The chitin oligomers N,N',N",N-tetraacetylchitotetraose (CH4) and N,N',N",N,N'-pentaacetylchitopentaose (CH5) were obtained from Seikagaku Corporation (Tokyo).

Aequorin Luminescence

Measurement of aequorin luminescence was performed according to Mithöfer et al. (1999). Briefly, 24 h prior to each experiment, cells were treated with coelenterazine (10 µM) in order to reconstitute active, Ca²⁺-sensitive aequorin in the cytosol. One batch of suspension-cultured cells was separated into aliquots, and each of the aliquots was treated with a different NF or CH4 preparation. For each assay, 0.1 mL of these "reconstituted cells" was carefully pipetted into a transparent polypropylene tube at room temperature, effectors were added in suitable amounts, and light emission at 470 nm was monitored over time using a luminometer (LKB 1250 Wallac Pharmacia Biotech, Uppsala, Sweden).

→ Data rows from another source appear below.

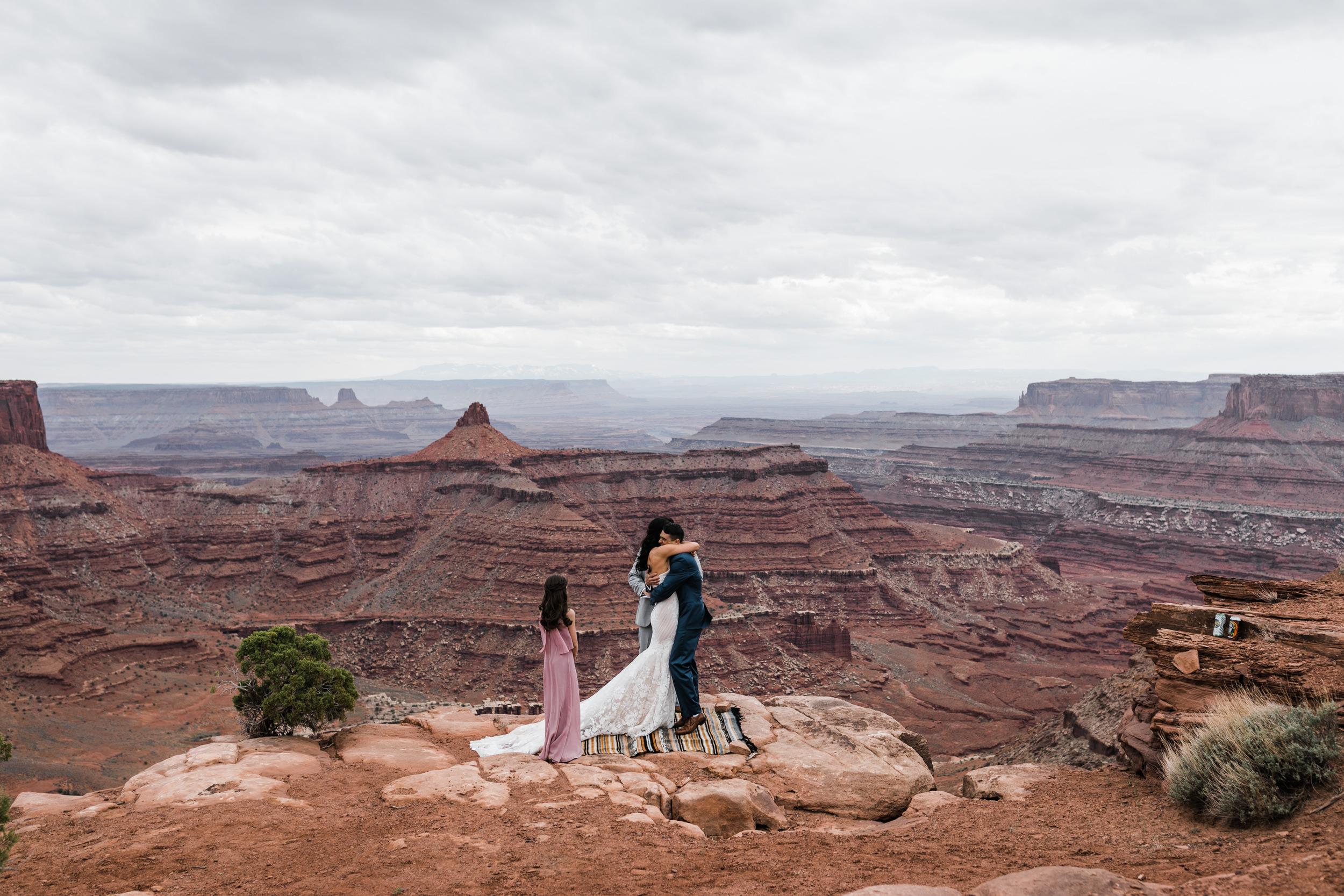 Jeep-Wedding-Moab-Utah-Hearnes-Adventure-Elopement-Photography-12.jpg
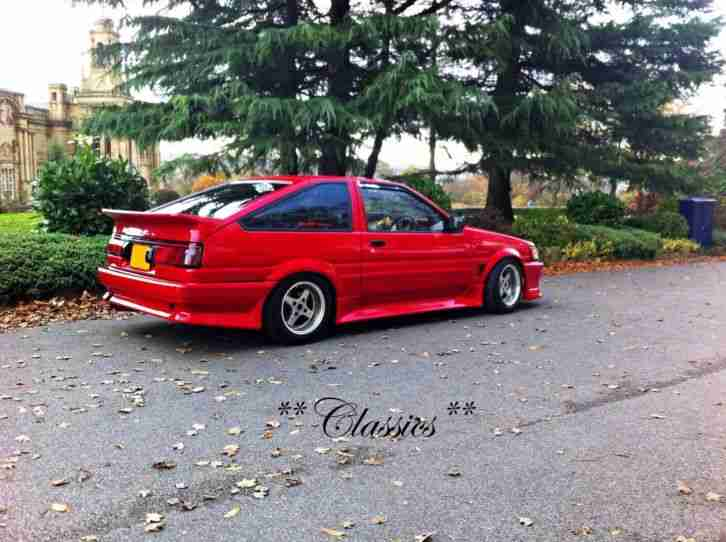 Toyota C COROLLA AE86 LEVIN GT Twincam 20V 16V Coupe Import RWD Drift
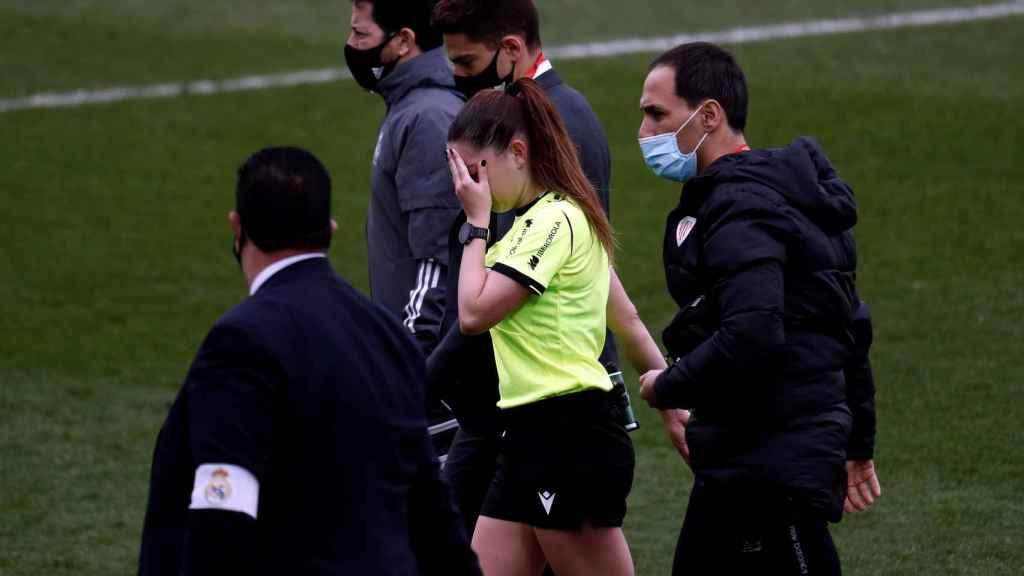 La árbitra Sara Fernández abandona el césped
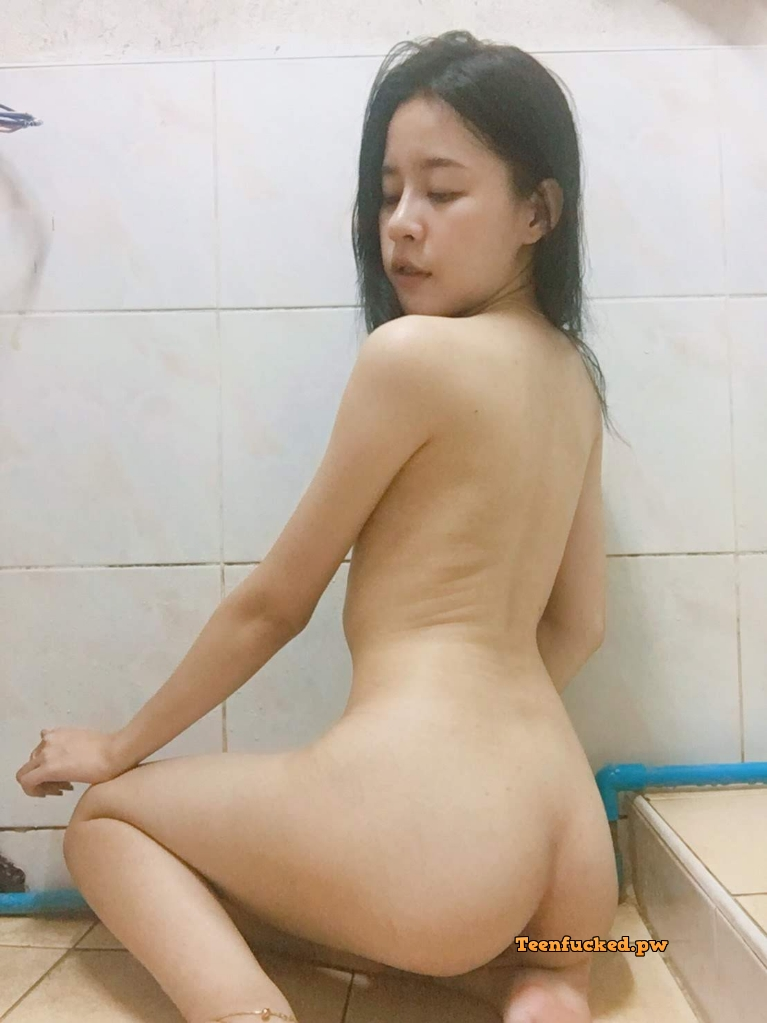 8fez8XnKRwI wm - 27 Beautiful amateur selfie girl naked in the bathroom show pussy 2020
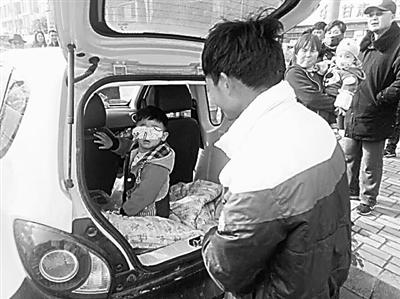 兰州:粗心爹把娃锁车里忘了时间 可怜宝被吓得大哭20多分钟(图)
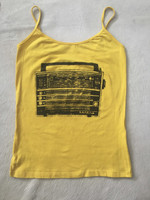 Fresko design, an old radio on a bright yellow cotton summer tee. Size L (think M). Conga design shop, Havana.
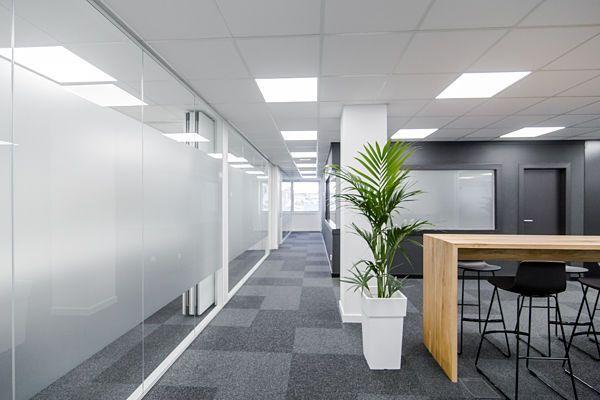 Zonas comunes 7 mitre workspace alquiler de oficinas en for Oficina virtual aguas de barcelona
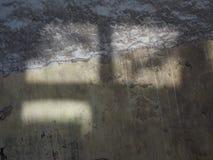 Het zonlicht valt door een venster op de donkere aarde en leidt tot aangestoken vierkanten, een abstracte ontwerptextuur Royalty-vrije Stock Foto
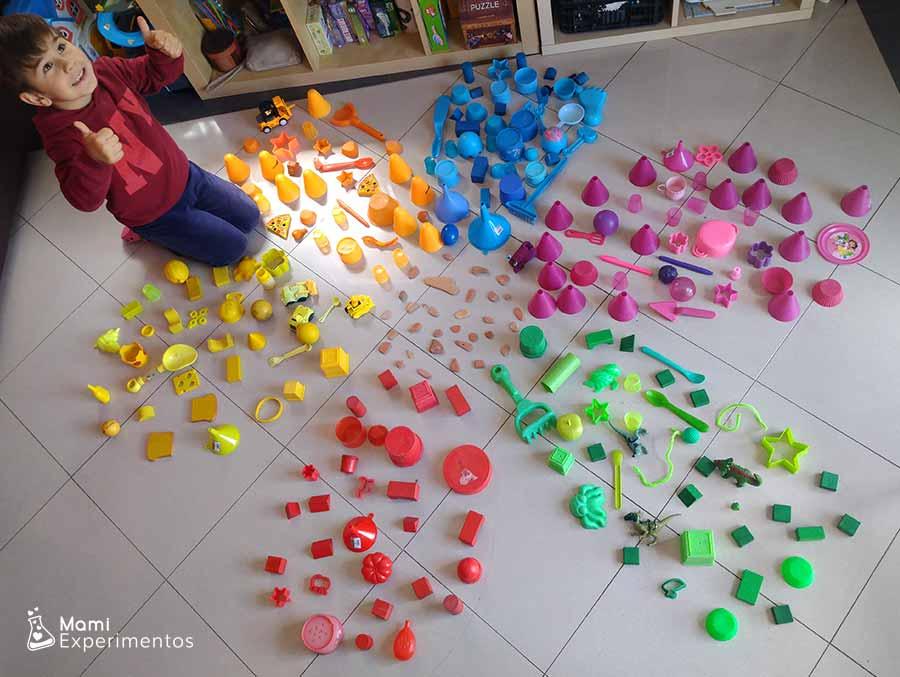 Creatividad en flor gigante con objetos de colores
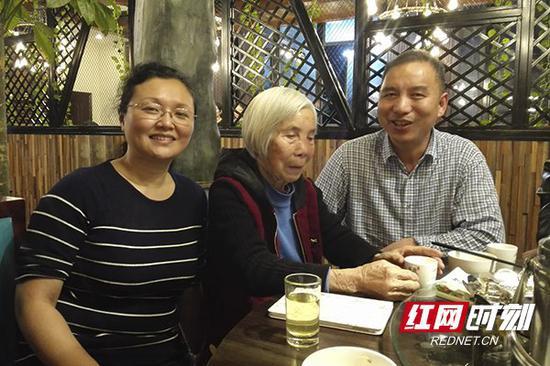 刘崐第六代孙女刘红(左)、贺明华奶奶和她的二儿子刘建其。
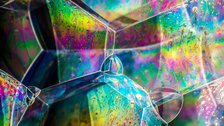 Science Photographer of the Year - Soap bubble structures © Kym Cox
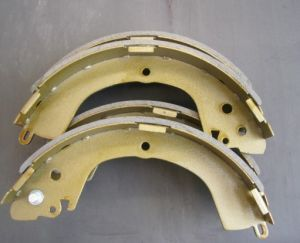 Car Brake Shoe MB895475 for Mitsubishi pictures & photos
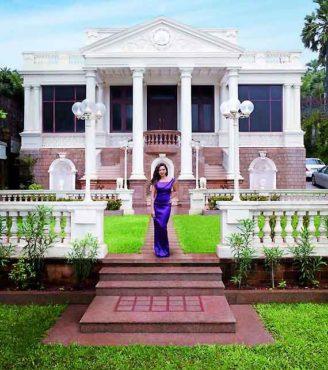 Shah-Rukh-Khan-Mannat-inmarathi08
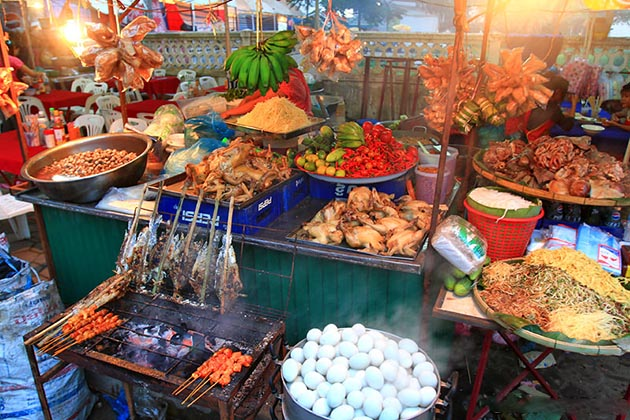 vangthong food market in Vientiane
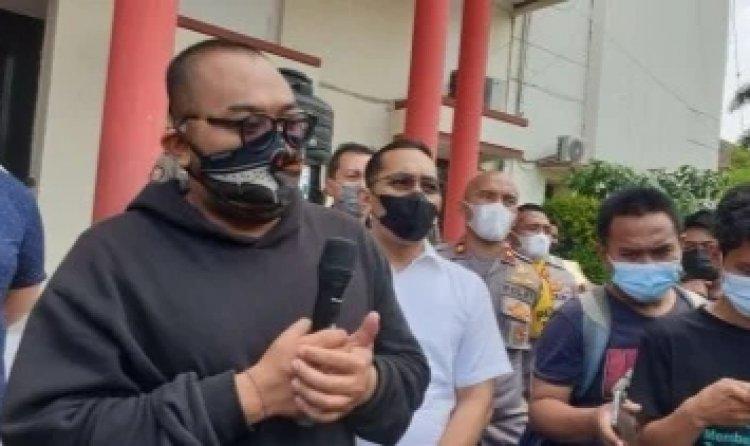Maki-maki Pengunjung Mal Pakai Masker Bodoh, Pria Brewok Ini Minta Maaf: Saya Menyesali Kata-kata tidak Pantas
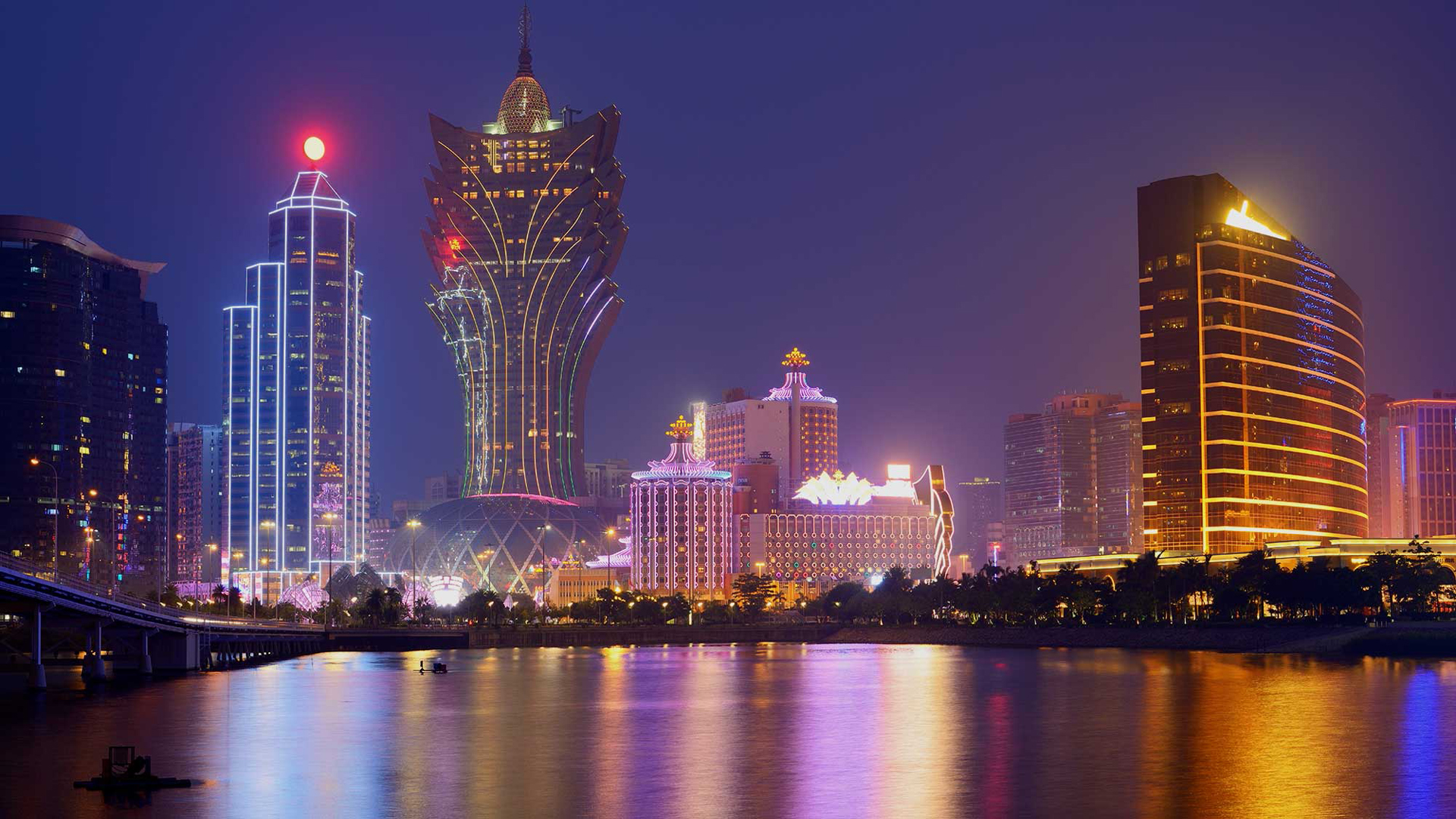 Grand Lisboa Hotel And Casino Ultramodern Tower With Impressive 1920x1080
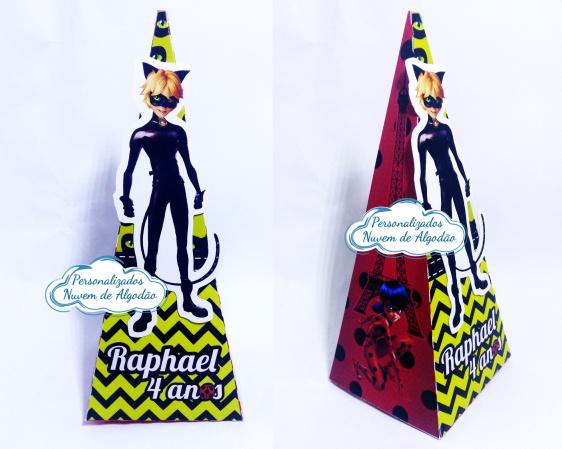 Caixa pirâmide Miraculous - Cat noir-Caixa pirâmide Miraculous - Cat noir  Fazemos em qualquer tema. Envie nome e idade para personal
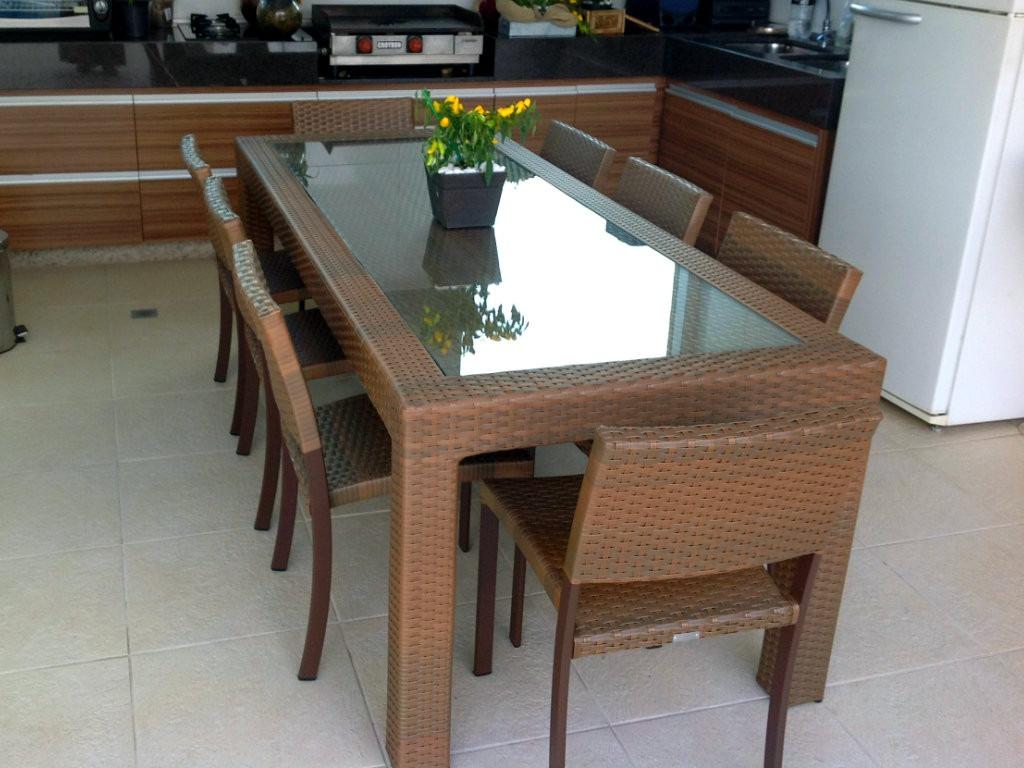 Mesa quadrada em fibra sint tica com 8 cadeiras r for Mesa 8 medidas comensales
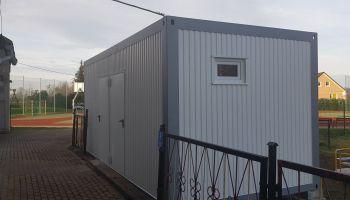 Pawilon sanitarny przy Szkole Podstawowej w Biernej / fot. UG Sulików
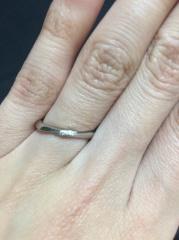 【PORTADA(ポルターダ)の口コミ】 リングの形とダイヤの入ってるデザイン、指輪の側面が手になじむようなカ…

Visualization and integration of peaks was performed using a chromatopac C-R4A (Shimadzu, Kyoto). In order to verify that the concentration of reconstituted aequorin was not limiting under any of the experimental conditions, cells were occasionally challenged with ice or dimethyl sulfoxide inducing maximal calcium responses (Mithöfer et al., 1999). These tests showed that the maximal consumption of aequorin never exceeded more than 10% of the total amount.

Statistics

Analyses of variance and Student-Newman-Keuls tests were performed using the software SigmaStat (Jandel Scientific, San Rafael, CA).